Images, such as graphics, paintings, and photographs, may frequently be explained in language, but they might also take specific talents and hours of effort to make. As a result, a technology capable of creating realistic graphics from natural language can enable humans to produce rich and diverse visual material with previously unimaginable simplicity. The capacity to modify photos with spoken language enables iterative refinement and fine-grained control, both essential for real-world applications.
DALL-E, a 12-billion parameter version of OpenAI’s GPT-3 transformer language model meant to produce photorealistic pictures using text captions as cues, was unveiled in January. DALL-E’s fantastic performance was an instant hit in the AI community, as well as broad mainstream media coverage. Last month, NVIDIA unveiled the GAN-based GauGAN2 – a term inspired by French Post-Impressionist painter Paul Gauguin, much as DALL-E was inspired by Surrealist artist Salvador Dali.

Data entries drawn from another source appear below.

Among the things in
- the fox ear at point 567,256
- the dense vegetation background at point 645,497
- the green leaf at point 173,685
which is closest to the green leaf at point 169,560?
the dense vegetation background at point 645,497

Not to be outshined, OpenAI researchers unveiled GLIDE (Guided Language-to-Image Diffusion for Generation and Editing). This diffusion model achieves performance comparable to DALL-E despite utilizing only one-third of the parameters.
While most visuals can be described in words, producing images from text inputs necessitates specific skills and many hours of work. Enabling an AI agent to automatically make photorealistic pictures from natural language prompts gives people unparalleled ease in creating rich and diverse visual material and allows for simpler iterative refinement and fine-grained management of the created images.
Recent research has demonstrated that likelihood-based diffusion models may create high-quality synthetic pictures, especially when combined with a guiding strategy that trades off diversity for fidelity. OpenAI released a guided diffusion model, which allows diffusion models to condition on the labels of a classifier.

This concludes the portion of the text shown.